---- SOURCE TEXT

Russia claims it has the first COVID-19 vaccine but experts are doubtful. Russian President Vladimir Putin announced Tuesday.

By Kumar Saurav
New Update
Covishield और Covaxin

Russia claims it has the first COVID-19 vaccines, but experts are doubtful. Russian President Vladimir Putin announced Tuesday the country has become the first in the world to grant regulatory approval for a coronavirus vaccine.

Russia’s claim of a vaccine has drawn deep scepticism from experts, who said the country appears to be approving the drug based only on early and insufficient data.

The announcement of the new vaccine, dubbed Sputnik-V, has been met with initial scepticism, as it has yet to complete Phase III trials in which large numbers of people are given doses to determine whether it is safe and effective in a general population.

Reactions from experts — even from inside Russia — have ranged from cautious to sceptical, with some suggesting that the high-level haste in pushing an as-yet unproven vaccine may have more to do with politics than science.

On Monday, the Moscow-based Association of Clinical Trials Organizations (ACTO) asked the Health Ministry to delay the vaccine's registration until after Phase III trials were completed.

The researchers said fewer than 100 people had been tested — and that the early registration of the vaccine could expose end consumers to unnecessary danger.

WHO officials Concerns:

The World Health Organization has urged that all vaccine candidates go through full stages of testing before being rolled out, A spokesman for the World Health Organization said the United Nations agency was "in close contact with the Russian health authorities" about possibly pre-qualifying the vaccine under a program designed to facilitate access to medicines deemed by the WHO to have met "unified standards of quality, safety and efficacy."

Speaking to reporters at an online news conference from Geneva, Tarik Jasarevic of the World Health Organization noted that "pre-qualification of any vaccine includes the rigorous review and assessment of all the required safety and efficacy data."

The vaccine developed by the Gamaleya Institute in Moscow with assistance from Russia's Defense Ministry uses a different virus -- the common cold-causing adenovirus -- that’s been modified to carry genes for the “spike” protein that coats the coronavirus, as a way to prime the body to recognize if a real COVID-19 infection comes along.

That’s a similar technology as vaccines being developed by China’s CanSino Biologics and Britain’s Oxford University and AstraZeneca — but unlike those companies, Russian scientists haven't published any scientific information about how the vaccine has performed in animal tests or in early-stage human studies.

However, scientists around the world have been cautioning that even if vaccine candidates are proven to work, it will take even more time to tell how long the protection will last.

“The collateral damage from the release of any vaccine that was less than safe and effective would exacerbate our current problems insurmountably,” Imperial College London immunology professor Danny Altmann said in a statement Tuesday.

Doubts surround Russia's coronavirus vaccine - CBC

It's not Russia's first controversial vaccine. Putin has bragged that Russian scientists delivered an Ebola vaccine that “proved to be the most effective in the world” and “made a real contribution to fighting the Ebola fever in Africa.” However, there is little evidence either of the two Ebola vaccines approved in Russia was widely used in Africa. As of 2019, both of those vaccines were listed by the WHO as “candidate vaccines.”

--------

◆ PROBLEM DESCRIPTION
Please say which institute in Moscow developed the vaccine, according to the article on Russia's COVID-19 vaccine.

---- GIVEN DATA

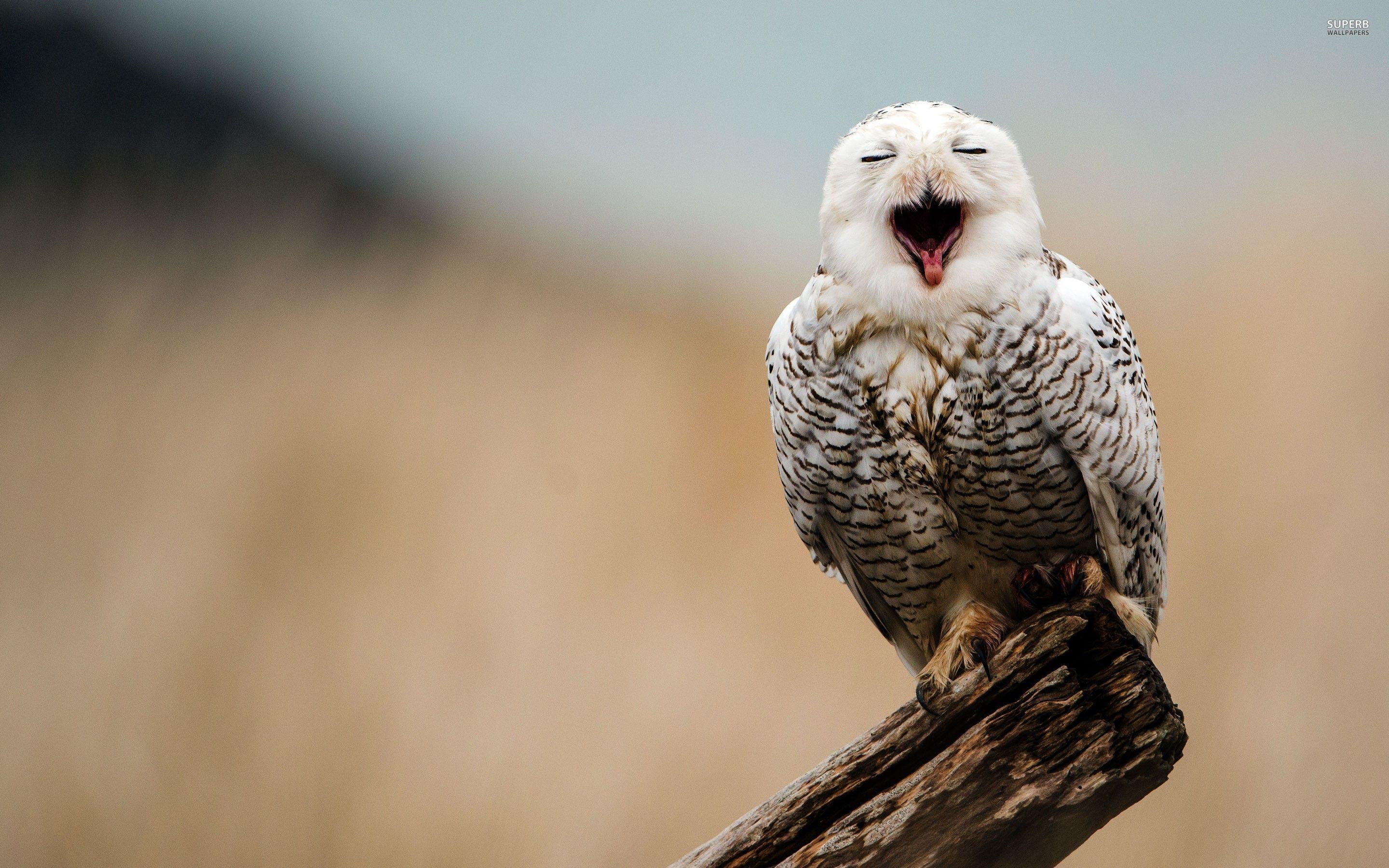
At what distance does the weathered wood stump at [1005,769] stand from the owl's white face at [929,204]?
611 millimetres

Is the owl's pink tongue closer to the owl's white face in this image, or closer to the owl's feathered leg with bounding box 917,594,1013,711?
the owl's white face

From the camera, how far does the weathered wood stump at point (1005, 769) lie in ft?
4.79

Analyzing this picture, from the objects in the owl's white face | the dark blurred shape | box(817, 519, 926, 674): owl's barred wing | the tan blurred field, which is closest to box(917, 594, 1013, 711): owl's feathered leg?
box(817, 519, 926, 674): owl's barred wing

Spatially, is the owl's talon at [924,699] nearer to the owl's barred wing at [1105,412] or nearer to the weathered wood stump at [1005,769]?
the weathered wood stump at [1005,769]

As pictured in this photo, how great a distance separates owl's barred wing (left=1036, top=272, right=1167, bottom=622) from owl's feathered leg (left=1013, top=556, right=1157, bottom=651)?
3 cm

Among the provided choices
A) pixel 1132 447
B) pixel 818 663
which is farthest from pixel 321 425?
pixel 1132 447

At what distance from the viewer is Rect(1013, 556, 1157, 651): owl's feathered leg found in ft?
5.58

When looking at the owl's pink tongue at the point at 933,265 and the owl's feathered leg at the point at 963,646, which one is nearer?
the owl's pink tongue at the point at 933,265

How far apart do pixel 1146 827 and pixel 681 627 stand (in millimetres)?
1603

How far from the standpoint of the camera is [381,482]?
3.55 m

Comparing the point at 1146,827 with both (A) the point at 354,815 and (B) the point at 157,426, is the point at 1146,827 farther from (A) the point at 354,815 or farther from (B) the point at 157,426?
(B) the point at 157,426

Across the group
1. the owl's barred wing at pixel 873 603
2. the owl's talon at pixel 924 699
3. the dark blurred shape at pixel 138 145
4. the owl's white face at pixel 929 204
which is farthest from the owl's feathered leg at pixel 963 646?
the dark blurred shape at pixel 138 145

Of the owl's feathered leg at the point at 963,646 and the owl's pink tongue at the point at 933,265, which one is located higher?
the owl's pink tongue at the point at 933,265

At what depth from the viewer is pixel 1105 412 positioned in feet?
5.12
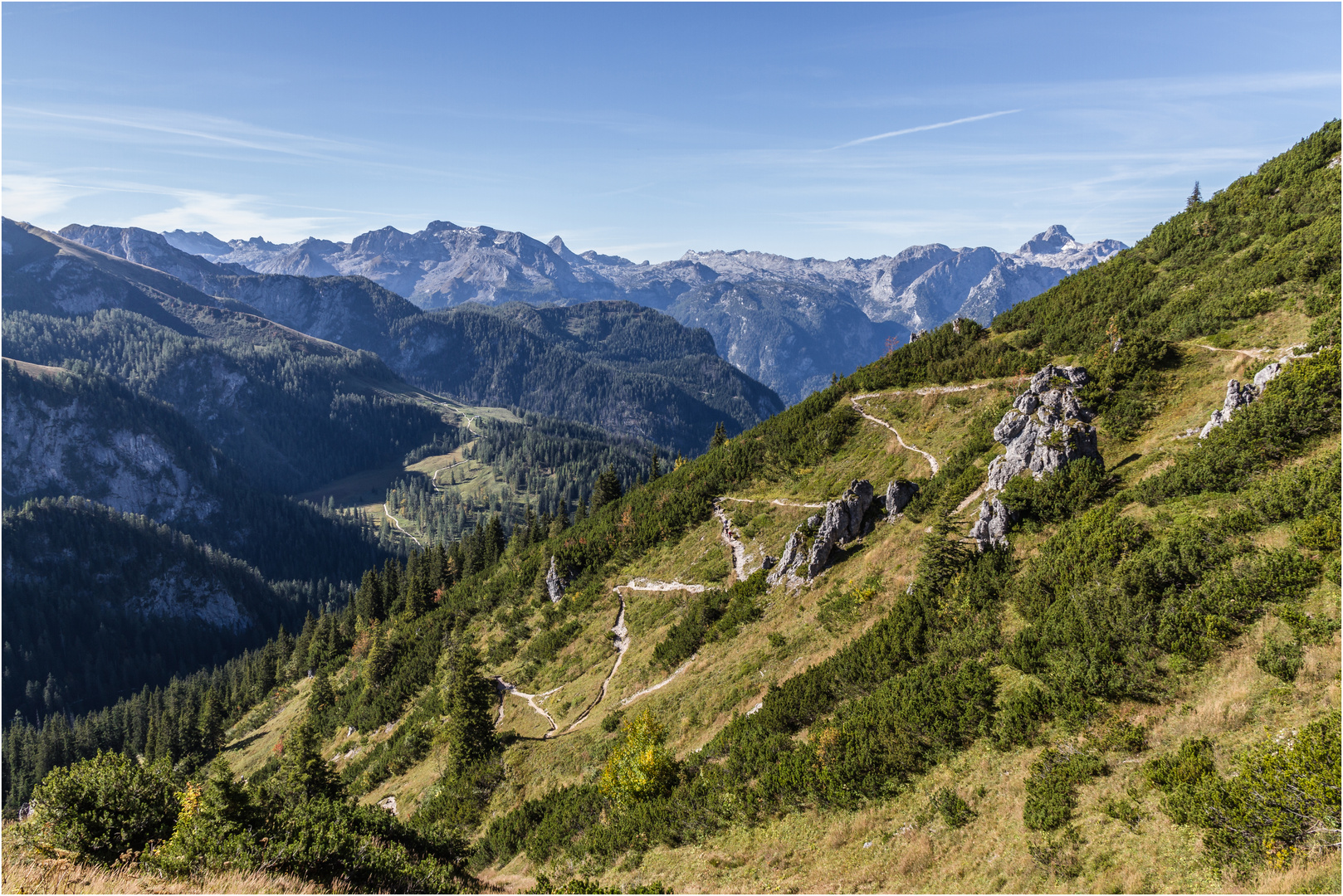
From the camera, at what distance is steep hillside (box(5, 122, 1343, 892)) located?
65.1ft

--------
---- GIVEN DATA

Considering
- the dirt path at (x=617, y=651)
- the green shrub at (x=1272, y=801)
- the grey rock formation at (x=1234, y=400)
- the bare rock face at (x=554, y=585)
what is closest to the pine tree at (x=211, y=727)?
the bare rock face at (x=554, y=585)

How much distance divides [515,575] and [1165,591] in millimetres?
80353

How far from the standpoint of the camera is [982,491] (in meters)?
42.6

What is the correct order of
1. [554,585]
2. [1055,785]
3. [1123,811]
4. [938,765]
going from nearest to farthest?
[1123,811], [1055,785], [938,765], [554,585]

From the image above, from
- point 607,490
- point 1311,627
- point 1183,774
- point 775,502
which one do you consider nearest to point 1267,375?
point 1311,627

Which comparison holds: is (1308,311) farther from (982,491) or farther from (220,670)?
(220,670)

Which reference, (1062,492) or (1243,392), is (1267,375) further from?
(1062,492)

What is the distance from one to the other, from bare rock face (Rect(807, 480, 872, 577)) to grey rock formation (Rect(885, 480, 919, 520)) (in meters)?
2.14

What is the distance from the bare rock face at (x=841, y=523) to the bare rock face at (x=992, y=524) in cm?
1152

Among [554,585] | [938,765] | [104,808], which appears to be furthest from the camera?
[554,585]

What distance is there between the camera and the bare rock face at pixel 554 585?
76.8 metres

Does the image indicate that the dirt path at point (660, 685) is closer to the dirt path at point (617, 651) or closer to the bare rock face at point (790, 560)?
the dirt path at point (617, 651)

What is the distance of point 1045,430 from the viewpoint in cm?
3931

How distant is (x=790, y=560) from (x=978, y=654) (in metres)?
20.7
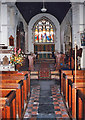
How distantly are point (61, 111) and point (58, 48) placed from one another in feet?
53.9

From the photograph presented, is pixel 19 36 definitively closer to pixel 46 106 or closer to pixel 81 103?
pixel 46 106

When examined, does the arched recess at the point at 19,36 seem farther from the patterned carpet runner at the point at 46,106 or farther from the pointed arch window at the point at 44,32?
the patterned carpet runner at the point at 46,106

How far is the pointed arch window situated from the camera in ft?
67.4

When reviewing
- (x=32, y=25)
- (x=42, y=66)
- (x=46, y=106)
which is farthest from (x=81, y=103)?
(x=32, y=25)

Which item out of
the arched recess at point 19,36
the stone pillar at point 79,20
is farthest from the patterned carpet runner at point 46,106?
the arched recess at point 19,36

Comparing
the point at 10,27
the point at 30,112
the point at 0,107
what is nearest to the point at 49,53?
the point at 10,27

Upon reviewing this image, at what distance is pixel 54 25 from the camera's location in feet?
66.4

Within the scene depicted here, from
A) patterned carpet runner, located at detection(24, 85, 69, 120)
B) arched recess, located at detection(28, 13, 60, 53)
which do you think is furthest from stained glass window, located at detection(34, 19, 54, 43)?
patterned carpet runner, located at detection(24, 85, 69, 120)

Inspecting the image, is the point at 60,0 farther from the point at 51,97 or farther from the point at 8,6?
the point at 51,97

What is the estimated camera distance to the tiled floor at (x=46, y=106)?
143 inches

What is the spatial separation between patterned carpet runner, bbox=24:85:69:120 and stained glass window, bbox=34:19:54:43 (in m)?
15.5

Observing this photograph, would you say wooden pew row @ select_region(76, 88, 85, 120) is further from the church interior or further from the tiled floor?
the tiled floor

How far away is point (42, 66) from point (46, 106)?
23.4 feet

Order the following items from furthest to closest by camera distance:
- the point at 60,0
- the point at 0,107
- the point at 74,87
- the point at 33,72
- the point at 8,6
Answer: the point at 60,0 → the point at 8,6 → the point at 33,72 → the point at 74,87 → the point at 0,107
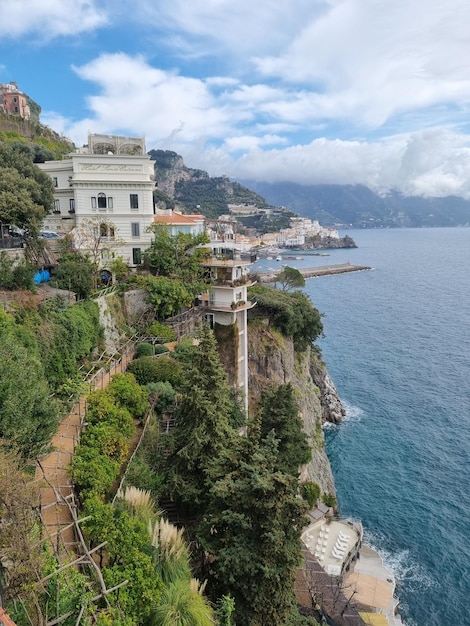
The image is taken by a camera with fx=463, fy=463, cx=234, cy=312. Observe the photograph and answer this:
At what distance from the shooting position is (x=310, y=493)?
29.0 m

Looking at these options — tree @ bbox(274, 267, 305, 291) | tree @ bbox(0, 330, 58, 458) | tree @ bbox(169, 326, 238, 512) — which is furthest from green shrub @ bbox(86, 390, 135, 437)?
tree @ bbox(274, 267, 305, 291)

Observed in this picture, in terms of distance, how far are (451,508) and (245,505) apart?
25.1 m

--------

◆ RESULT
The Gamaleya Institute